In the previous example, the best `K` (the number of cell clusters) and `L` (the number of feature modules) was already known. However, the optimal `K` and `L` for each new dataset will likely not be known beforehand and multiple choices of `K` and `L` may need to be tried and compared. celda offers two sets of functions to determine the optimum `K` and `L`, `recursiveSplitModule`/`recursiveSplitCell`, and `celdaGridSearch`.

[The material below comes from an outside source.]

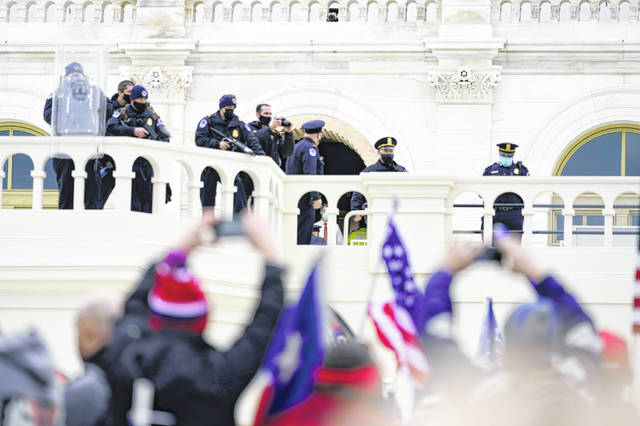 Police keep a watch on demonstrators who tried to break through a police barrier, Wednesday, Jan. 6, 2021, at the Capitol in Washington. As Congress prepares to affirm President-elect Joe Biden's victory, thousands of people have gathered to show their support for President Donald Trump and his claims of election fraud. (AP Photo/Julio Cortez)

## Using recursive splitting

Functions `recursiveSplitModule` and `recursiveSplitCell` offer a fast method to generate a celda model with optimum `K` and `L`. First, `recursiveSplitModule` is used to determine the optimal `L`. `recursiveSplitModule` first splits features into however many modules are specified in `initialL`. The module labels are then recursively split in a way that would generate the highest log-likelihood, all the way up to `maxL`.

```{r, message = FALSE}
moduleSplit <- recursiveSplitModule(simsce, initialL = 2, maxL = 15)
```

Perplexity is a statistical measure of how well a probability model can predict new data. Lower perplexity indicates a better model. The perplexity of each model can be visualized with `plotGridSearchPerplexity`. In general, visual inspection of the plot can be used to select the optimal number of modules (`L`) or cell populations (`K`) by identifying the "elbow" - where the rate of decrease in the perplexity starts to drop off.

```{r}
plotGridSearchPerplexity(moduleSplit)
```

In this example, the perplexity for `L` stops decreasing at L = 10, thus L = 10 would be a good choice. Sometimes the perplexity alone does not show a clear elbow or "leveling off". However, the rate of perplexity change (RPC) can be more informative to determine when adding new modules does not add much additional information [Zhao et al., 2015](https://doi.org/10.1186/1471-2105-16-S13-S8){target="_blank"}). An RPC closer to zero indicates that the addition of new modules or cell clusters is not substantially decreasing the perplexity. The RPC of models can be visualized using function `plotRPC`:

```{r module_split_rpc, message = FALSE, warning = FALSE}
plotRPC(moduleSplit)
```

Once you have identified the optimal `L` (in this case, L is selected to be 10), the module labels are used for initialization in `recursiveSplitCell`. Similarly to `recursiveSplitModule`, cells are initially split into a small number of subpopulations, and the subpopulations are recursively split up.

```{r module_split_select, message = FALSE}
moduleSplitSelect <- subsetCeldaList(moduleSplit, params = list(L = 10))

cellSplit <- recursiveSplitCell(moduleSplitSelect,
    initialK = 3,
    maxK = 12,
    yInit = celdaModules(moduleSplitSelect))
```

```{r rpc_cell}
plotGridSearchPerplexity(cellSplit)
plotRPC(cellSplit)
```

In this plot, the perplexity for K stops decreasing at K = 5, with a final K/L combination of K = 5, L = 10. Generally, this method can be used to pick a reasonable `L` and a potential range of `K`. However, manual review of specific selections of `K` is often required to ensure results are biologically coherent.

Once users have chosen the K/L parameters for further analysis, the `subsetCeldaList` function can be used to subset the celda list *SCE* object to a single model *SCE* object.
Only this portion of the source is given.